Another initiative to achieve Goal #3 was the establishment of the IFPCS Visiting Scientist Award. The grants, established in 1997, are intended to support investigators from one of the regional Societies who wish to visit the laboratory of an investigator in another regional Society to learn specialized techniques and/or to establish inter-Society collaborations. You will find a full description of that program, the name of generous corporate donors, and the name of awardees on the IFPCS web page. The initial 3-year period of the program will end this year with 9 awardees being selected, but as the program has been quite successful, we hope to continue this program with a renewal of corporate donations.

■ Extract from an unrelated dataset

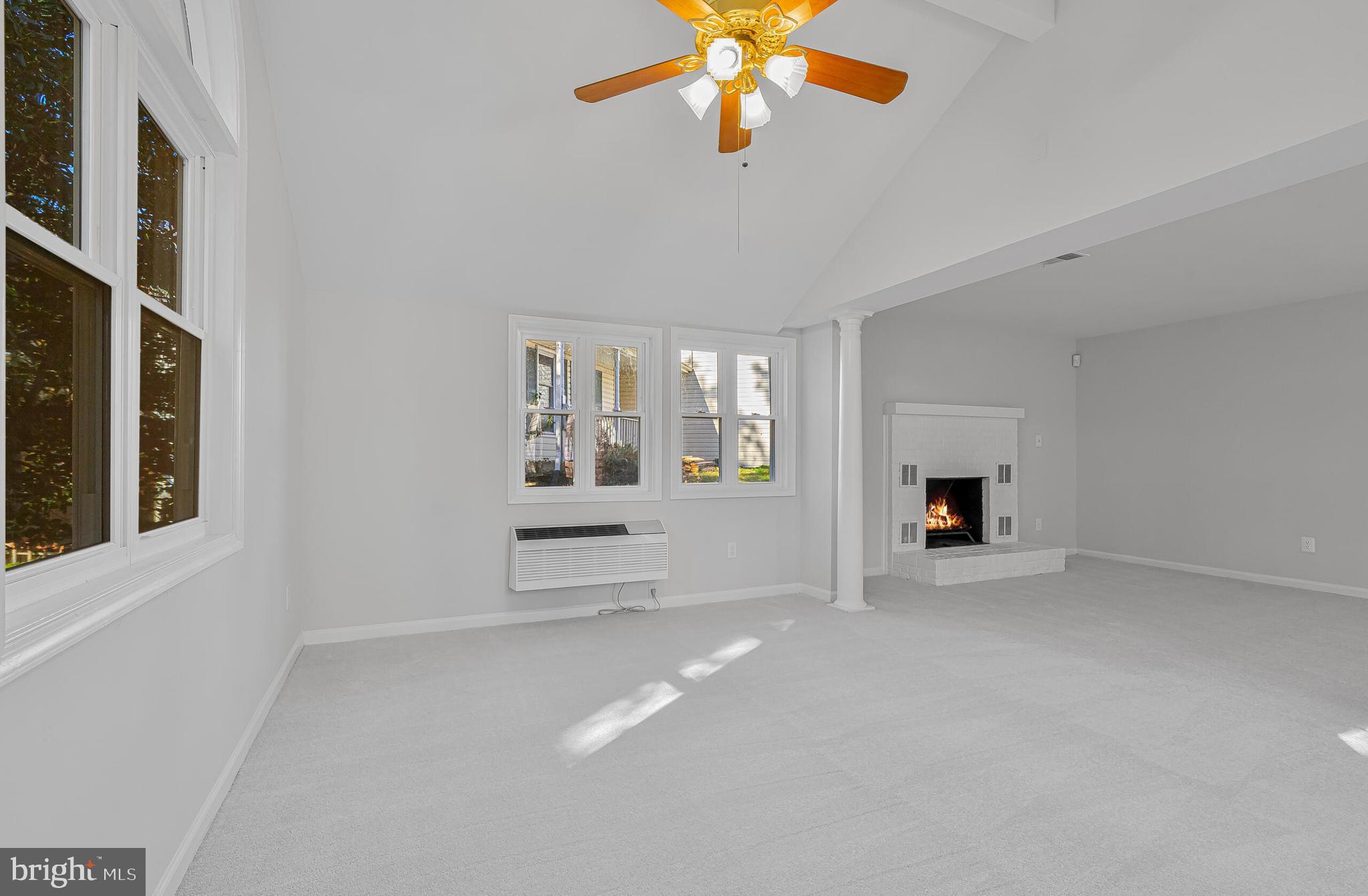 WESTWOOD ESTATES - Residential Lease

I sincerely hope that we will see healthy and steady progress in our 3 regional Pigment Cell Societies, ESPCR, JSPCR, and PASPCR at the beginning of the new 21st century. In this respect, I wish to welcome new faces to the IFPCS Council; Drs. Dorothy Bennett (new President of the ESPCR) and JoseGarcía-Borrón (new Secretary of the ESPCR). Finally, I urge each of you to contribute to your Society in any way you can: submitting your abstracts to the regional Society meetings, publishing your papers in Pigment Cell Research, collaborating with other members, and recruiting others scientists and clinicians to join us. Let me take this opportunity to wish each of you and your colleagues a wonderful and successful year 2001, the beginning of the 21st century.